Palin und die Schlachtung der Truthähne (Video)

- Screenshot via YouTube
Anlässlich des Erntedankfests (Thanksgiving) ist es in den USA üblich, dass der Präsident und andere Politiker einen Truthahn begnadigen dürfen, dem die alljährliche Schlachterei erspart bleibt. Sarah Palin tat dies auf einer Turkey-Farm in Wasilla, Alaska, auf ihre ganz eigene Art.
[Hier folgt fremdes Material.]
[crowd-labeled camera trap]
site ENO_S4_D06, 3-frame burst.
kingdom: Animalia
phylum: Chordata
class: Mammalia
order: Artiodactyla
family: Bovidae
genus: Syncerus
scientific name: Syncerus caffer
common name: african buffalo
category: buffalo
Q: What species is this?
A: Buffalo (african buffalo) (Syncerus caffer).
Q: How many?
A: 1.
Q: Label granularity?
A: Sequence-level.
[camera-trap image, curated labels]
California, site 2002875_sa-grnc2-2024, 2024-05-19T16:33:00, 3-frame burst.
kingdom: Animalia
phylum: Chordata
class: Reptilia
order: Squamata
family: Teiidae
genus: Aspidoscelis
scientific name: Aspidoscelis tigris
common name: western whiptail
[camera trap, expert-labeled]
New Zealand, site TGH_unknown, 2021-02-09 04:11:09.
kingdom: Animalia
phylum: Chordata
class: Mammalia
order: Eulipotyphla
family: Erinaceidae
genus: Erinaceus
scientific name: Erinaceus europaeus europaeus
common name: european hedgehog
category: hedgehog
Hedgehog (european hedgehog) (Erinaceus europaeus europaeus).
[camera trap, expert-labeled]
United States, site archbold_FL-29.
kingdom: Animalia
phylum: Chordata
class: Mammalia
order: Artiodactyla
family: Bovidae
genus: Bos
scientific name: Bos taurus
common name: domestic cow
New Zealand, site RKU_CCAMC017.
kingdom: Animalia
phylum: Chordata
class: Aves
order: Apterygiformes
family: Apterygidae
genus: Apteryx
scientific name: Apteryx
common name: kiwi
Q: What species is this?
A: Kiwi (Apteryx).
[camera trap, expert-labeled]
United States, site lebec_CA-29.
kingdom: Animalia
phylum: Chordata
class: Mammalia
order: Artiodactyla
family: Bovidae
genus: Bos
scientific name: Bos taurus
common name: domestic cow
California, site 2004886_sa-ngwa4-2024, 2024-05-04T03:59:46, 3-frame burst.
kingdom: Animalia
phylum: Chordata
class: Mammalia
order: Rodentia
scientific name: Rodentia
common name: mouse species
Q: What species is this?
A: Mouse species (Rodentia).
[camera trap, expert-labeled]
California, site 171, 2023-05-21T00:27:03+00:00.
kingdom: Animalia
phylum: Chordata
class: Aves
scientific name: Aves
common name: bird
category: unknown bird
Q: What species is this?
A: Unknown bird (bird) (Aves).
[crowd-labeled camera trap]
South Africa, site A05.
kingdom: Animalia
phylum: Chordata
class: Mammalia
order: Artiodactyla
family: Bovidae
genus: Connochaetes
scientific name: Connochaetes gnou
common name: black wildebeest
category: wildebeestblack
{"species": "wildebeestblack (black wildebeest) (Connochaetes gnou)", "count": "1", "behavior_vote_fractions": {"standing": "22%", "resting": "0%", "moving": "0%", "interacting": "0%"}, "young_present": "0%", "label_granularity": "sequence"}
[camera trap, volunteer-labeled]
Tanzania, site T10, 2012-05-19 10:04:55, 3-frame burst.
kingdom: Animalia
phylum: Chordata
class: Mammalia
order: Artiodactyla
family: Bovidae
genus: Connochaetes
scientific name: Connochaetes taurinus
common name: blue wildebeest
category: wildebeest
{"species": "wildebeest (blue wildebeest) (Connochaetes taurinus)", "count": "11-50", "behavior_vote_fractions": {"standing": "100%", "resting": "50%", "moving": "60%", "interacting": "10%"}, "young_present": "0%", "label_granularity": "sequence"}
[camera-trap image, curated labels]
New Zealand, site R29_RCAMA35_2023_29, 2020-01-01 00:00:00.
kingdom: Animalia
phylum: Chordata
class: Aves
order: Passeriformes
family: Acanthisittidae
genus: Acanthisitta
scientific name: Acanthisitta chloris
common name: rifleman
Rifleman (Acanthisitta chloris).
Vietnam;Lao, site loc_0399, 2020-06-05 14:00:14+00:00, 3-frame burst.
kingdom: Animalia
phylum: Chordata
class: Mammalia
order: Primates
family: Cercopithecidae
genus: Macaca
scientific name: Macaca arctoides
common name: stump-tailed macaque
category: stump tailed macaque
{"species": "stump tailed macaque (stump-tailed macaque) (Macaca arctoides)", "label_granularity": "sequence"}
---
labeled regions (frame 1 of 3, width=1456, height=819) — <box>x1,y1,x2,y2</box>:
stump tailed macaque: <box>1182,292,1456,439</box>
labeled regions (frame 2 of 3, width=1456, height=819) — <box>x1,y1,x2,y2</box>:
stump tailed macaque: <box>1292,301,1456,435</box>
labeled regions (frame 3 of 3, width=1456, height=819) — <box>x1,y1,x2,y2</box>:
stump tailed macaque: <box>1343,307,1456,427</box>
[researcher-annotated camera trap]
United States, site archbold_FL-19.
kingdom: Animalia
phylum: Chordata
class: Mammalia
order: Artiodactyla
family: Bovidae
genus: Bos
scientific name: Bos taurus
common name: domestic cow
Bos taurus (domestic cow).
Nachdem der Akt der Begnadigung vollbracht war, trat die Gouverneurin für ein Interview vor die Kameras eines Lokalsenders und da beweist Sarah Palin wieder einmal ihr sensibles Gespür für Takt und familienfreundliche Unterhaltung, denn im Hintergrund schlachtet ein seltsamer Mann mit einer seltsamen Apparatur eifrig die nicht begnadigten Tiere. Vielleicht unterschätzen wir sie aber auch und sie hatte gerade durch die scheinbar beiläufige Visualisierung des Tötungsakts auf die erbarmungslose Massenschlachterei aufmerksam machen wollen. Monty Python jedenfalls hätte diesen Sketch nicht besser inszenieren können!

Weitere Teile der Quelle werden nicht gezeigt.